Mavi balinaların neredeyse tek düşmanı, denizde bulunan diğer canlıların da düşmanı olduğu gibi Katil Balina'dır. Katil balinalar aileden oluşan sürüler halinde dolaşır ve avlanırlar. Bir diğer adı da Orka olan bu canlılar, okyanus yunusları ailesine dahildir. Katil balinalar, suda yaşayan canlılar arasında ayrım yapmaksızın avlanabilirler. Bunlara köpekbalıkları ve hatta diğer yunus türleri de dahildir. Dolayısıyla denizdeki besin zincirinin en tepesinde bulunan türdür. Dünya üzerinde okyanusların ve denizlerin neredeyse her yerinde tespit edilmiş olup, oldukça geniş bir habitata sahiptir.
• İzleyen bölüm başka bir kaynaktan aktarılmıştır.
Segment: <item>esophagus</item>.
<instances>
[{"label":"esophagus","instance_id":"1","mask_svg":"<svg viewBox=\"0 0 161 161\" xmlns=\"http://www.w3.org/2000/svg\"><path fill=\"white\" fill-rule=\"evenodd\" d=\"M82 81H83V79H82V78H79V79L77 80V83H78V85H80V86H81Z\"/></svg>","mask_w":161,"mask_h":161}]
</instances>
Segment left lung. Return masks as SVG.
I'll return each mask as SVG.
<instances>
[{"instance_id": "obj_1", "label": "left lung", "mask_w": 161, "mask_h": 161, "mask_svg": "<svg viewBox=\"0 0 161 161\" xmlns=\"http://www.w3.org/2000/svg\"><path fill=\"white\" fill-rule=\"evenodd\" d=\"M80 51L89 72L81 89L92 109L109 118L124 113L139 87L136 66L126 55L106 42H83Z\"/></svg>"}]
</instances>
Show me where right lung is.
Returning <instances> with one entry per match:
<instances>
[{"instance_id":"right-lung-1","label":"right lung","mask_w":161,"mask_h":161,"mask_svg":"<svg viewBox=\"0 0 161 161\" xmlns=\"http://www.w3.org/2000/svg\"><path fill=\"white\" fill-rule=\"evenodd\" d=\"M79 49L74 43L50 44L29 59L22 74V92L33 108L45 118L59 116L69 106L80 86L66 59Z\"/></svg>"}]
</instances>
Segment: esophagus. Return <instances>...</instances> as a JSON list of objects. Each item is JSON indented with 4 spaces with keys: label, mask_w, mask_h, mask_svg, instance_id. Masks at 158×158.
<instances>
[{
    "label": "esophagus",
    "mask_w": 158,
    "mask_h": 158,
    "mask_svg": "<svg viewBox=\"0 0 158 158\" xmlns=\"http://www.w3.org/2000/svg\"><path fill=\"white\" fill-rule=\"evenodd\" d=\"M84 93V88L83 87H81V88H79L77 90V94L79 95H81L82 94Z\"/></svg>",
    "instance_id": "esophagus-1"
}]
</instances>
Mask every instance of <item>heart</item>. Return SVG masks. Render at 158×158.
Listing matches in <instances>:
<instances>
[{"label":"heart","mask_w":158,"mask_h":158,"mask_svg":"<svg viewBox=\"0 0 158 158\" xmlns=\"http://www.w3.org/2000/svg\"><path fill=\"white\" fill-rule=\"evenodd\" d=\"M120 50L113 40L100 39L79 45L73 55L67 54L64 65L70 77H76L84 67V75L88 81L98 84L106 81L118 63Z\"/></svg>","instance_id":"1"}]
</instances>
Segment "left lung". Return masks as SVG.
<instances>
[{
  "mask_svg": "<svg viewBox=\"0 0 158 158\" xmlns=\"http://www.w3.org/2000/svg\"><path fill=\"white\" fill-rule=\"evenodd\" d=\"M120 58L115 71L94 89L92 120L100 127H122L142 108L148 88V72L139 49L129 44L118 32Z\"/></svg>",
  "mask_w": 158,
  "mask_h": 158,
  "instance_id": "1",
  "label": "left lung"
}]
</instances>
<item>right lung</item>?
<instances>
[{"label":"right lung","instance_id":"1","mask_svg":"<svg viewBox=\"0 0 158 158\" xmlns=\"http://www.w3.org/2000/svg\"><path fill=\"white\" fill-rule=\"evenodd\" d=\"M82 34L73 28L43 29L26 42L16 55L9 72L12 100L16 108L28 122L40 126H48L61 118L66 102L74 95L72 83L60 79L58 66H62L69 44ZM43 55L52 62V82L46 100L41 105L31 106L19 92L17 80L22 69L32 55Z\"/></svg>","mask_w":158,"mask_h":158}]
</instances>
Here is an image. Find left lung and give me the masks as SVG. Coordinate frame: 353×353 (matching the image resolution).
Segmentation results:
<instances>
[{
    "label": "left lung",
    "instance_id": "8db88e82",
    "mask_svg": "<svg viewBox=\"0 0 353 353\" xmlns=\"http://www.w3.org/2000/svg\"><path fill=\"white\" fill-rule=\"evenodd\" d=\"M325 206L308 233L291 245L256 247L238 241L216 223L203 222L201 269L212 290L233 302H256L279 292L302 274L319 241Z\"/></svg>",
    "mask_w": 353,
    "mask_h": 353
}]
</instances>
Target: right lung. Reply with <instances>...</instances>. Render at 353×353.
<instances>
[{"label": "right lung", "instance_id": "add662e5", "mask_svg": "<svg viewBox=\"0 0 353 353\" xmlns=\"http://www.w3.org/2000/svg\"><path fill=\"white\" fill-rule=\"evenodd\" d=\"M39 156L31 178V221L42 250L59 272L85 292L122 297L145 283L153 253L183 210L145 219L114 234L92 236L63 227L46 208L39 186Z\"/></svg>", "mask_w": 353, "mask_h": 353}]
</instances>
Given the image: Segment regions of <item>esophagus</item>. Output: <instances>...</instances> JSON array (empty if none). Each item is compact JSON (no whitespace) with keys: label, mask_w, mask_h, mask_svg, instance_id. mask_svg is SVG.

Dünya üzerinde bulunan okyanusların, denizlerin, göllerin ve akarsuların bölgesel iklimlere göre yapısal olarak oldukça fazla farklılık göstermeleri, bu sularda yaşayan canlıların da oldukça çeşitli olmalarını sağlamıştır. İnsanoğlu gerek avcı-toplayıcı zamanlarında gerekse yerleşik hayata geçtikten sonra suda yaşayan canlılardan besin olarak oldukça faydalanmıştır. Bu faydalar arasında çok farklı alanlarda kullanılan balina yağının elde edilmesi için aşırı avlanmalar gibi türlerin yok oluşuna sebebiyet verebilecek olumsuz girişimler de her zaman olmuştur. Örneğin, 19. Yüzyıldan günümüze kadar yapılan karşılaştırılmalar ve incelemeler sonucunda, mavi balinaların sayısının, popülasyonun %1'inden daha azına düştüğü anlaşılmıştır.